▶ [Task details]: If an entry contains a picture, omit that picture and transcribe everything else exactly.

▶ [Data for the task]:
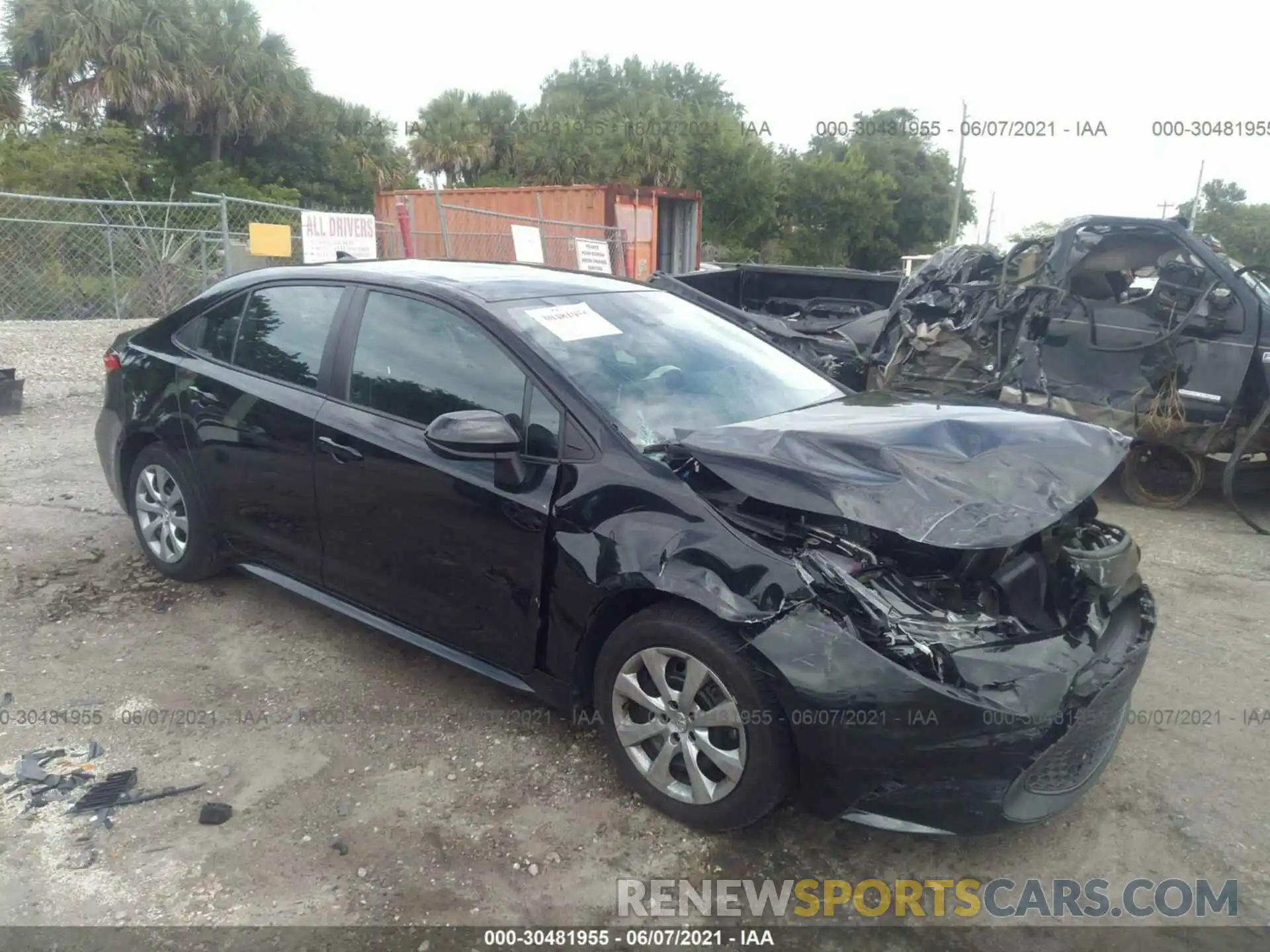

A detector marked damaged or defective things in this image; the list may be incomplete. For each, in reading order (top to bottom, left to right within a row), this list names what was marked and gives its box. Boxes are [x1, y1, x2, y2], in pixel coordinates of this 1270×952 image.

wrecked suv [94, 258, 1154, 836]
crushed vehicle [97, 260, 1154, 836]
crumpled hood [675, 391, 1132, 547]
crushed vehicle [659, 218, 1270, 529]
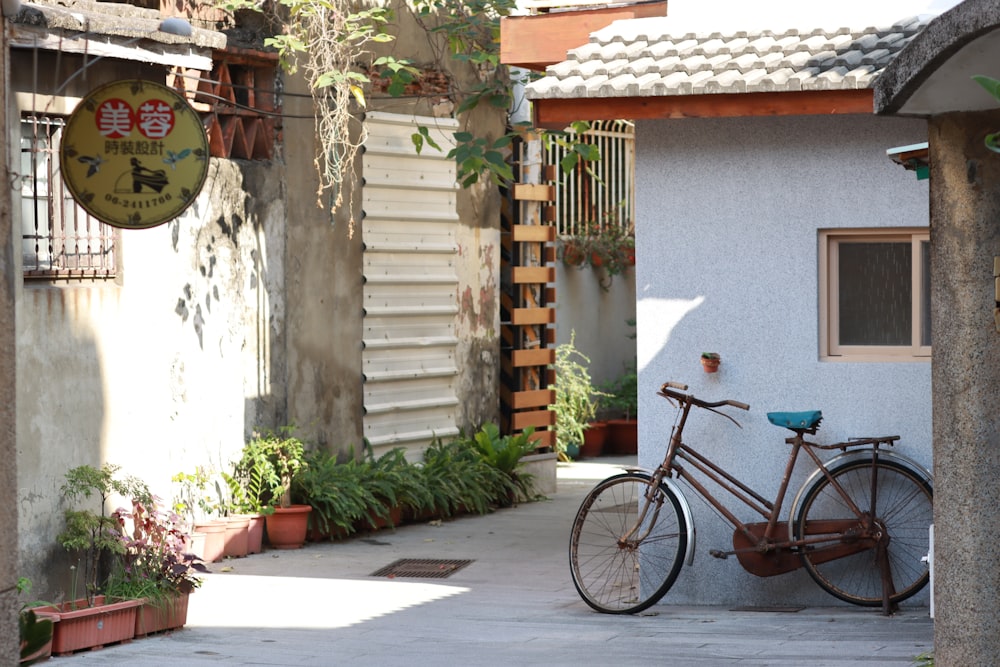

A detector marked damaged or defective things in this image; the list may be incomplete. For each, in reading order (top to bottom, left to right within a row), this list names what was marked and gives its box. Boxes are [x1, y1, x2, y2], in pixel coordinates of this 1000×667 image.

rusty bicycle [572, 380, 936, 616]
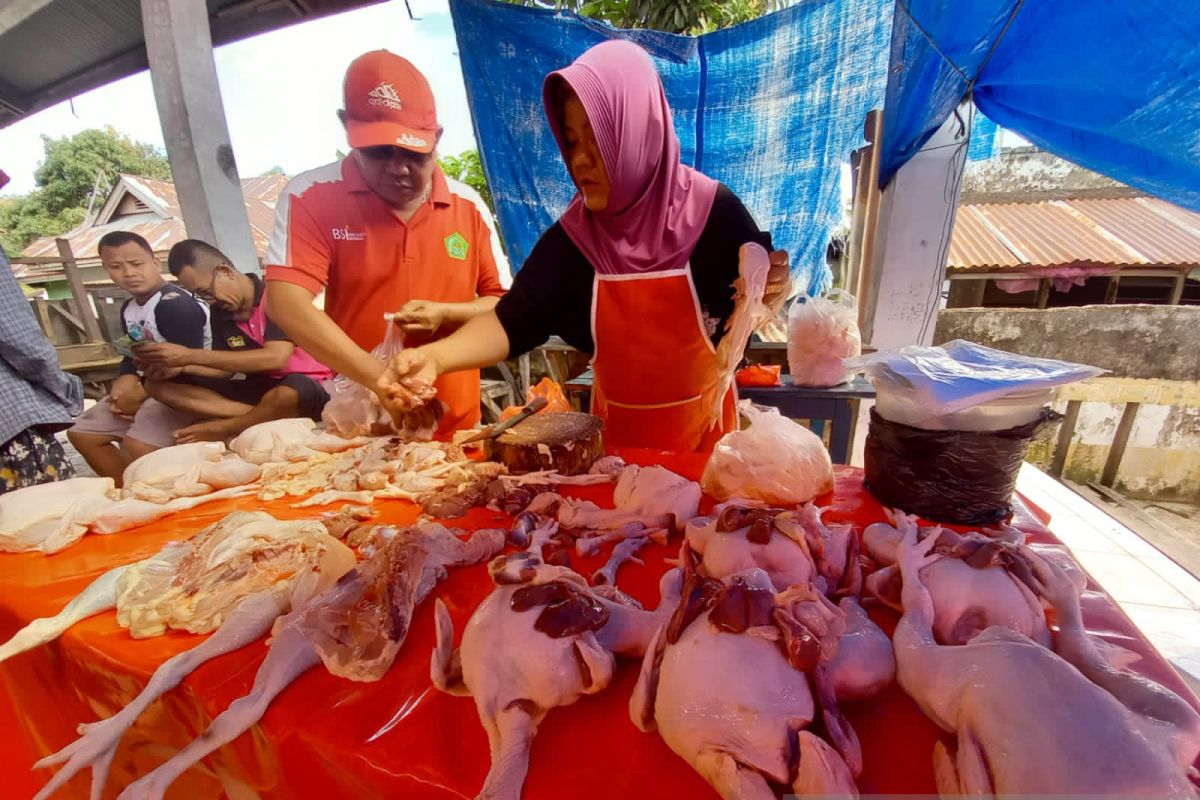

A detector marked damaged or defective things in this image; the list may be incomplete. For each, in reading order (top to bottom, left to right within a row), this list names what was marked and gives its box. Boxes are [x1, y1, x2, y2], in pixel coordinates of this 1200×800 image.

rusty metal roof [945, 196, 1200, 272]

▶ [Exercise response]:
A detector marked damaged or defective things in this image; the list may be incomplete. For each, in reading order (top to bottom, left to right within a row), this list names what was marked and gives its box. Boxes are [x1, y1, x2, y2], in pixel coordinates of this 1270×952 image.

wrecked suv [94, 258, 1154, 836]
crushed vehicle [97, 260, 1154, 836]
crumpled hood [675, 391, 1132, 547]
crushed vehicle [659, 218, 1270, 529]

A detector marked damaged or defective things in this image; the list may be incomplete. For each, in reading order (top to bottom, left to right within a row), this list names what was marked and gives its box. Boxes are [x1, y1, x2, y2], in pixel coordinates of this 1000×667 image.

rusty bicycle [572, 380, 936, 616]

A detector marked damaged or defective things in this image; the list may be incomplete. For each, in reading order (top to bottom, left to right within a row), this list names what was marked and gives its box. Boxes are [x1, y1, x2, y2], in pixel coordinates of this 1200×800 image.

rusty metal roof [945, 196, 1200, 272]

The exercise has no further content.